Detached five-bay single-storey vernacular house, built c.1820, with a single-bay flat-roofed porch to the centre of the front elevation (southeast) and flat roof extension to rear (northwest). Pitched long straw thatched roof with rendered chimneystacks to the centre and west gable end. Rendered verges to gables. Roughcast rendered walls over smooth rendered plinth with rendered bands to margins/corners. Ruled-and-line rendered finish to porch. Square-headed window openings with rendered reveals, painted cut stone sills and replacement uPVC windows. Square-headed door to front face of porch having replacement door. Set back from road, at a right angle to road alignment, to the south of Loughanavally with rendered boundary wall to the southwest. Early cast-iron hand pump to site.
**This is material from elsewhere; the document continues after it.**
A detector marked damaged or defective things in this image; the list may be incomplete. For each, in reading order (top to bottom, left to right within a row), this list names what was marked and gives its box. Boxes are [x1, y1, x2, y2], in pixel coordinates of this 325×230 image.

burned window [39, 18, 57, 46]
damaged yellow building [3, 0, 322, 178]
Rendered single-storey outbuildings to east and south.

Appraisal

A typical example of an early-to-mid nineteenth-century vernacular house/farmhouse, which retains its early character despite the loss of some of its fabric in recent years. The position of the chimneystacks indicates that this structure was extended to the northeast along the line of the existing building, which is a common feature of Irish vernacular houses of this type. This building is set at a right angle to the road alignment, another typical feature of this type of structure. This building is thatched using traditional long straw thatch, a building material that is rapidly disappearing from the Irish countryside. This building is an interesting feature in the rural landscape to the south of Loughanavally, adding a picturesque element to this rural location, and is an integral element of the vernacular heritage of Westmeath.